**YOUR ASSIGNMENT**
Leave the pictures out and transcribe every record exactly.

**MATERIAL PROVIDED**
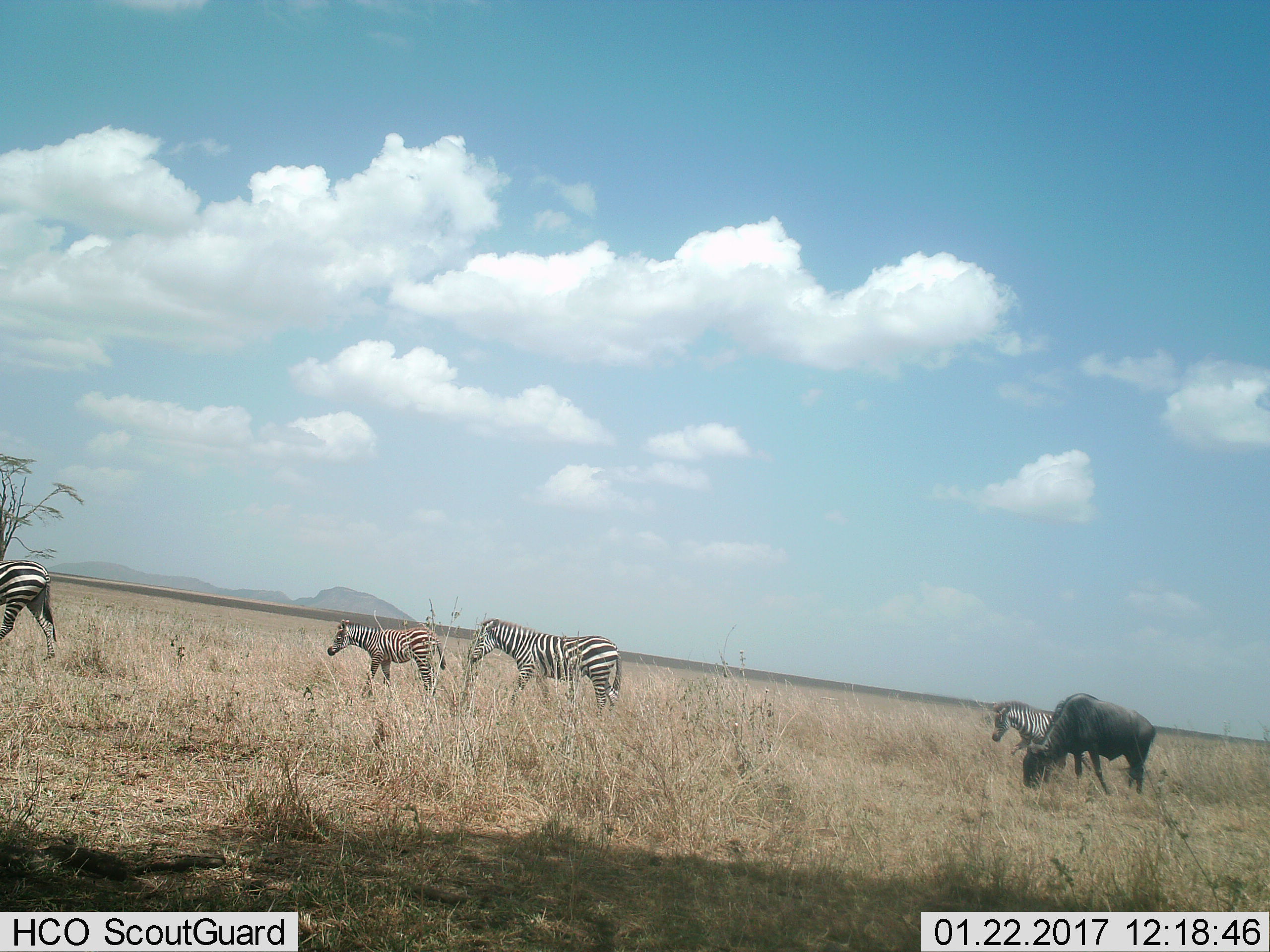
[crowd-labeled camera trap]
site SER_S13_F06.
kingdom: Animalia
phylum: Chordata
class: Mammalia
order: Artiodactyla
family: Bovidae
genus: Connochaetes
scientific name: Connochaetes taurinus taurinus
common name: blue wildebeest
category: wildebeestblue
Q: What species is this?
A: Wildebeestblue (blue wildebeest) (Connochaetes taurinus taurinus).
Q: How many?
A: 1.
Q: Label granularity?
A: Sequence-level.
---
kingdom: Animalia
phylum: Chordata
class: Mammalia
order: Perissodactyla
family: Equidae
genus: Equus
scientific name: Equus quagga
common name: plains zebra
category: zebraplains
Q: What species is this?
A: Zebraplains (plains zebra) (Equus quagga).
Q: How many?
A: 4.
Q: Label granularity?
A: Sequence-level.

**RESULT FOR THIS TASK**
[crowd-labeled camera trap]
site SER_S13_F06.
kingdom: Animalia
phylum: Chordata
class: Mammalia
order: Artiodactyla
family: Bovidae
genus: Connochaetes
scientific name: Connochaetes taurinus taurinus
common name: blue wildebeest
category: wildebeestblue
Q: What species is this?
A: Wildebeestblue (blue wildebeest) (Connochaetes taurinus taurinus).
Q: How many?
A: 1.
Q: Label granularity?
A: Sequence-level.
---
kingdom: Animalia
phylum: Chordata
class: Mammalia
order: Perissodactyla
family: Equidae
genus: Equus
scientific name: Equus quagga
common name: plains zebra
category: zebraplains
Q: What species is this?
A: Zebraplains (plains zebra) (Equus quagga).
Q: How many?
A: 4.
Q: Label granularity?
A: Sequence-level.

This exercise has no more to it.